The Urge to Get Going
During this long pandemic, I was missing my sister. A road trip to visit came to mind. During a telephone conversation a few months back, I suggested I could safely drive through four states to visit her. I would add a pop-up tent with a ladder to climb up and make it my makeshift hotel room.
She reminded me we would not be able to do more than wave to each other from a distance so why bother. Such were the crazy schemes that go through a woman’s mind during times like these.
It was for that reason that I laughed aloud while reading a New York Times article about a grandmother, Su Min, who was fed up with staying home. “Life was just too upsetting,” she said and headed out on a road trip with no particular destination. And where does she spend her nights? Well, of course in a rooftop tent above her car.
I’m thinking this desire for women to get away on a road trip must be a worldwide phenomenon. Although her reasons to head out on a solo road trip were different than mine, Su Min’s need to get away was strong. So strong, in fact, for this grandmother from Central China that she didn’t just daydream about it, she took action.
Apparently, after living the dutiful life of a wife, mother and grandmother, Su Min decided it was time to exit the life of expectations. Now, although she is traveling alone, there are more than a million social media followers on the journey. She has been on the road for six months with no end in sight.
She posts videos on the Chinese version of Tik-Tok. In her posts, she speaks of a lonely and sometimes violent marriage.
What Hides Behind This Urge?
This was not a sudden whim on the part of Su Min. She gathered information from many sources and looked for equipment that would best suit her – like a pop-tent that would fit atop her vehicle. Add a portable refrigerator and a rice cooker to the tent and she was on her way.
Su Min’s road trip has her meeting people at every stop, solves problems along the way, and helps her makes friends with other women, young and old, as they share experiences online.
I ponder whether the reason for women who feel this need to hit the road is a general discontent with life. I know women who are in solid relationships without major family problems who, nevertheless, sometimes feel the need to make a solo exit and get away by themselves.
This may be a type of life passage for women who have reached a certain age or time in their life. Su Min is retired, in her 50s and until recently took care of her twin grandchildren.

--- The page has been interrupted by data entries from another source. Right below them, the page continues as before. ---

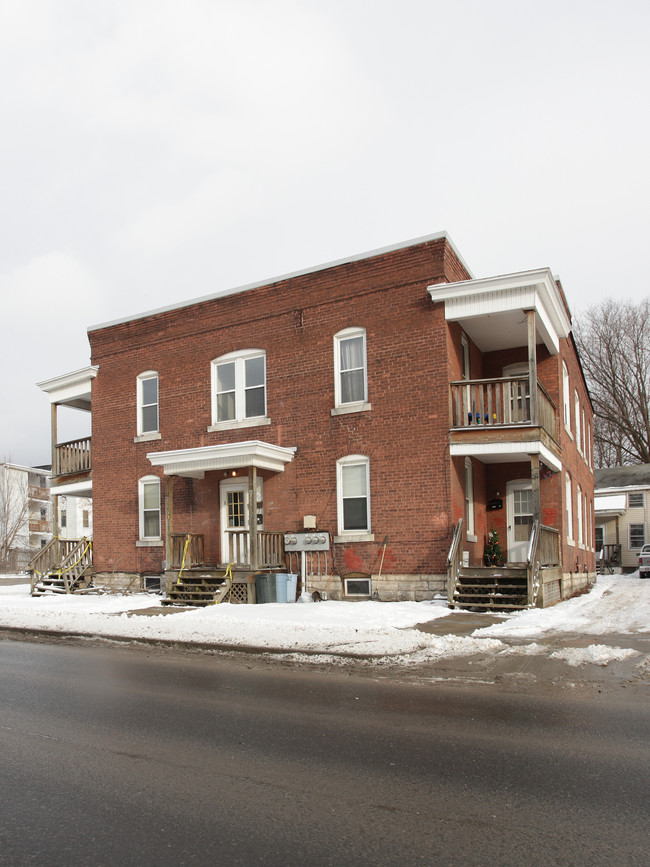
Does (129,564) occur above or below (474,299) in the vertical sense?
below

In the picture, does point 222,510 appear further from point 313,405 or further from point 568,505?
point 568,505

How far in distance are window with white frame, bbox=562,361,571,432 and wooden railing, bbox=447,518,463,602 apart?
6.69m

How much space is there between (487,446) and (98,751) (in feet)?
41.1

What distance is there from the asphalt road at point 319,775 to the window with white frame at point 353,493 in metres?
9.86

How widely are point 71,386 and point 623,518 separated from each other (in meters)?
30.8

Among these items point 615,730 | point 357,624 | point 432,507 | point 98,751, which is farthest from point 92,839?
point 432,507

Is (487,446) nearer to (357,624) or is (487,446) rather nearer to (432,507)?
(432,507)

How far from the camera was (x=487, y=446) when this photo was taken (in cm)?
1695

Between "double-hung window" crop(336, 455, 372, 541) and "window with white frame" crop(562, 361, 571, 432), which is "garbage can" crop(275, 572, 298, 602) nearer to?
"double-hung window" crop(336, 455, 372, 541)

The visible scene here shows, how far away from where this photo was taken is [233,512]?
2031 cm

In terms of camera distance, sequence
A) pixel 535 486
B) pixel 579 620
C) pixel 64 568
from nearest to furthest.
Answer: pixel 579 620, pixel 535 486, pixel 64 568

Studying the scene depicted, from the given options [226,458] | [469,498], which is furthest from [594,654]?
[226,458]

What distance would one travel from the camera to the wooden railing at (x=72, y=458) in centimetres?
2427

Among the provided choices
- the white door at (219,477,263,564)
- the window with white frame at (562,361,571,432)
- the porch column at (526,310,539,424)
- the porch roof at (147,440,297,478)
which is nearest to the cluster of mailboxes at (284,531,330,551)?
the white door at (219,477,263,564)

She had done her homework, and this was her window in time.
That Window in Time Is Important
How often does an opening in the calendar come when your grown children and spouse or significant other don’t depend on you, emotionally or physically, to support them in their lives. How many women retire only to find that responsibilities of aging parents come before that grasp for freedom on the road?
Su Min knows she will return to her family at some point but is nowhere ready to do so. She plans to visit most of China and expects it will take two years. Now, that’s a road trip!
Have you, or do you know anyone, who determined to take a solo road trip to escape a situation or to get to know themselves better? Do you think this could be a passage many women feel but most don’t act on?